Преуспеть. Один из самых важных американских глаголов. Например: «Тебе было дано лучшее воспитание, какое только можно вообразить, теперь ты должен преуспеть». Для моего отца, равно как почти для всех остальных, с кем я вместе учился, это означало одно: зарабатывать серьезные деньги. Измеряемые шестизначной цифрой. Такие деньги, которые возможно получить, только взобравшись по корпоративной лестнице или выбрав себе одну из надежных профессий. Но хотя я и учился на юридических курсах по совету отца (одновременно я обучался фотографии), я всегда говорил себе, что, когда окончу колледж и больше не буду зависеть от его финансовой помощи, я наконец сделаю этому «миру преуспеяния» ручкой.

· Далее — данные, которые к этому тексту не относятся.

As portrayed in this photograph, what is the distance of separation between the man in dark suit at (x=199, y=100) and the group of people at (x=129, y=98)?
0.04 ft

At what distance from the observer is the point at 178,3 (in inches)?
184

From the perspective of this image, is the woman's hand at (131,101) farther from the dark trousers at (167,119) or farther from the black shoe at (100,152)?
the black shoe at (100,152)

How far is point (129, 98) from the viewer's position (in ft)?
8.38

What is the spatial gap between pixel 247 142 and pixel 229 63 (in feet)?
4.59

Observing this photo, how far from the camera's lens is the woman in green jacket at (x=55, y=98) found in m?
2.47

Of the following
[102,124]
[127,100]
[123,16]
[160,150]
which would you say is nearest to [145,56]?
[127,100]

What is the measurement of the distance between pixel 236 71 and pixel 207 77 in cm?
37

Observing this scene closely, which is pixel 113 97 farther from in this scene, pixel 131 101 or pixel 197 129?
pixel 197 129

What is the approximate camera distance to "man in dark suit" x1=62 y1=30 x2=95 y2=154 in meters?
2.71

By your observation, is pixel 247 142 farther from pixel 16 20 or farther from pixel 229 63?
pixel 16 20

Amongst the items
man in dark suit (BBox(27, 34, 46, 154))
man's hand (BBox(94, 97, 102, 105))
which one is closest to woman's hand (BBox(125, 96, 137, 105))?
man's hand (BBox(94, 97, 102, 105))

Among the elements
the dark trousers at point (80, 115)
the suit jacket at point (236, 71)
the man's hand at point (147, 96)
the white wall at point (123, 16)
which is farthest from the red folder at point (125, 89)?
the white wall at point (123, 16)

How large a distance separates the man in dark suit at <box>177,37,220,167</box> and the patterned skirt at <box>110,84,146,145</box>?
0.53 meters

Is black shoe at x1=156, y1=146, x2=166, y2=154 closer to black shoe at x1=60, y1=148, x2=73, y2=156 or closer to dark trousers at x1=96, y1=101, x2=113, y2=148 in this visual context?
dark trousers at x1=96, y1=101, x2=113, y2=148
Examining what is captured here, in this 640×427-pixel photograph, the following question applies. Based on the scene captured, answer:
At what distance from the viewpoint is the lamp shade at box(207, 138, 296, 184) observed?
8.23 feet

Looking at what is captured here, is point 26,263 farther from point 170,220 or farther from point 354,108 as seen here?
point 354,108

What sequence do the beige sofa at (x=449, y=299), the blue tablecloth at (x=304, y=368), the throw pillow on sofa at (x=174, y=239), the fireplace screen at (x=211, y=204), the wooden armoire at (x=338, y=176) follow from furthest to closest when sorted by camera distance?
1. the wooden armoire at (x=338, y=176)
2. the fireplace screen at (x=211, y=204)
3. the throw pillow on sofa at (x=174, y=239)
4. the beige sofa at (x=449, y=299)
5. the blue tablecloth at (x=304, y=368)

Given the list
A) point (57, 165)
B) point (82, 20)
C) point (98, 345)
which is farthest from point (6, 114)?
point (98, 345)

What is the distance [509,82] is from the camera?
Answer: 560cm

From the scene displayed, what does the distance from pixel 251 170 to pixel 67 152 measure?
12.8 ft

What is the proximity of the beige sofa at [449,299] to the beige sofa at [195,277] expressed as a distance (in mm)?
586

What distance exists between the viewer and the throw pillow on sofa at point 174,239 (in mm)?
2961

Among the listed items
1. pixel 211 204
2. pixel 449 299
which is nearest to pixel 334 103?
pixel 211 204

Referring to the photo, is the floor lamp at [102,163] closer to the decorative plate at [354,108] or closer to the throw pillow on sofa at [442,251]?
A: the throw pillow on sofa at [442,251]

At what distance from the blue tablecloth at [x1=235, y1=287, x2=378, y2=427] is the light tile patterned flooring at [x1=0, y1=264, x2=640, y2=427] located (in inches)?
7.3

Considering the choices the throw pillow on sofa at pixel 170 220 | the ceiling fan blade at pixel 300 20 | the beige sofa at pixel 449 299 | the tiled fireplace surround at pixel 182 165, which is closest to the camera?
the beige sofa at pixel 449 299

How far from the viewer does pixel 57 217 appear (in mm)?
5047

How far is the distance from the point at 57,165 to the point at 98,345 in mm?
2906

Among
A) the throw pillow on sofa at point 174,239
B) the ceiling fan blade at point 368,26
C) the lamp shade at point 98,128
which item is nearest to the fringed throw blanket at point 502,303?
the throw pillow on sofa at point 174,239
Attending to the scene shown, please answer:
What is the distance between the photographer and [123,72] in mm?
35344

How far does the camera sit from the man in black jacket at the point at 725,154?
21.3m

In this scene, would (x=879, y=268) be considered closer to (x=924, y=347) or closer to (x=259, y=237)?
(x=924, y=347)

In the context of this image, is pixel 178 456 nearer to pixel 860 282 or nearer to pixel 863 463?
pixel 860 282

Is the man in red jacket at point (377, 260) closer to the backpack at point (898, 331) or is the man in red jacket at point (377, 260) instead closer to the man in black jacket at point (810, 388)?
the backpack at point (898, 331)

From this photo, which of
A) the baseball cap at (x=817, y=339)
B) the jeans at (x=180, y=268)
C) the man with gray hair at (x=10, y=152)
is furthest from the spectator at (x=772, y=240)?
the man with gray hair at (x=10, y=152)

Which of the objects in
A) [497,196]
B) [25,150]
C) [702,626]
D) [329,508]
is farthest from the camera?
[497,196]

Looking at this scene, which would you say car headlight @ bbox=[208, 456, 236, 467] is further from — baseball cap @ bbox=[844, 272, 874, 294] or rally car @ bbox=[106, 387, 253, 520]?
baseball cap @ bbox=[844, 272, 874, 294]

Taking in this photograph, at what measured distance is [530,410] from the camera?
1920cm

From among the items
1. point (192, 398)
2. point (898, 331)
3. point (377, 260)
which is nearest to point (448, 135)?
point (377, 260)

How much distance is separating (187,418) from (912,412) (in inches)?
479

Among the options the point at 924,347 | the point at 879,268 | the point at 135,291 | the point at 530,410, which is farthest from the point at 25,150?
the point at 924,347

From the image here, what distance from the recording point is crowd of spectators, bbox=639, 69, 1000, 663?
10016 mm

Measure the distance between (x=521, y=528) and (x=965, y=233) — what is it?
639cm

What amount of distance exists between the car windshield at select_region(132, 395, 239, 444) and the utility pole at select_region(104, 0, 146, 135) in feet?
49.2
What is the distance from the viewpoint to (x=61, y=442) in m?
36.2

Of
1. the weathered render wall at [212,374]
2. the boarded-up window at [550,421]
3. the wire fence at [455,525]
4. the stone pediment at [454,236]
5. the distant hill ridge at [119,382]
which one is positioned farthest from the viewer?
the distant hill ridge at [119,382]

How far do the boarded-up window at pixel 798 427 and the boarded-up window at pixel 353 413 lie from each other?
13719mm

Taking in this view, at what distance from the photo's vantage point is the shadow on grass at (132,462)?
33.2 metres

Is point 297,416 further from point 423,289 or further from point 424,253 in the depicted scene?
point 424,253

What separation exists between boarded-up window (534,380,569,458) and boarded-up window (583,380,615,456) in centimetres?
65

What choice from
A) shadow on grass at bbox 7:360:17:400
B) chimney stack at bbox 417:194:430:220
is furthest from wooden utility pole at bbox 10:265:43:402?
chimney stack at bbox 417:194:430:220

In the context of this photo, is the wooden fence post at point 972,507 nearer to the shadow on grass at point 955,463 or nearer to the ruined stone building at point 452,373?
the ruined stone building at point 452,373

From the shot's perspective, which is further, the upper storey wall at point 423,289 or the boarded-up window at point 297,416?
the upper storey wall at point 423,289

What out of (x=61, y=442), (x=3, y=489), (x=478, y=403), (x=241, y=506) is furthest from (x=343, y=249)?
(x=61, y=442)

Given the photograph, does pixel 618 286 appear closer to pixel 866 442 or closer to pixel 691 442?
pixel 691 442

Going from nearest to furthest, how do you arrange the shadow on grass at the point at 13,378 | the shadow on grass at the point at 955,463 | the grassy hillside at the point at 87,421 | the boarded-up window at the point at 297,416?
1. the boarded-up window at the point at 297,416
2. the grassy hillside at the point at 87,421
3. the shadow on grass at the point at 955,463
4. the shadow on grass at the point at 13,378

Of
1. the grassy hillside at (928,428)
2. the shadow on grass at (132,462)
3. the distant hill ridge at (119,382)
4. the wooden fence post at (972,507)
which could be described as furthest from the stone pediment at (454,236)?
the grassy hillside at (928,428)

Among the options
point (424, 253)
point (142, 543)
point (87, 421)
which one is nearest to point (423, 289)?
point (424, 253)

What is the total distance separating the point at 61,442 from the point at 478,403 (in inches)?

«Не позволяй ему унижать себя», — всегда говорила мне Кейт Бример.
Кейт Бример. Когда поезд выехал из Харрисона, я уже листал глянцевые страницы «Вэнити фэр». Я пропустил рассказ о Юном красавчике актере, который наконец нашел «свой духовный центр и звездную силу». Я пропустил повествование об «убийстве в среде богатых идиотов», в котором говорилось о богатой наследнице, оказавшейся серийной убийцей, задушившей шесть профессиональных теннисистов в Палм-Спрингс. Затем я перевернул страницу и увидел ее.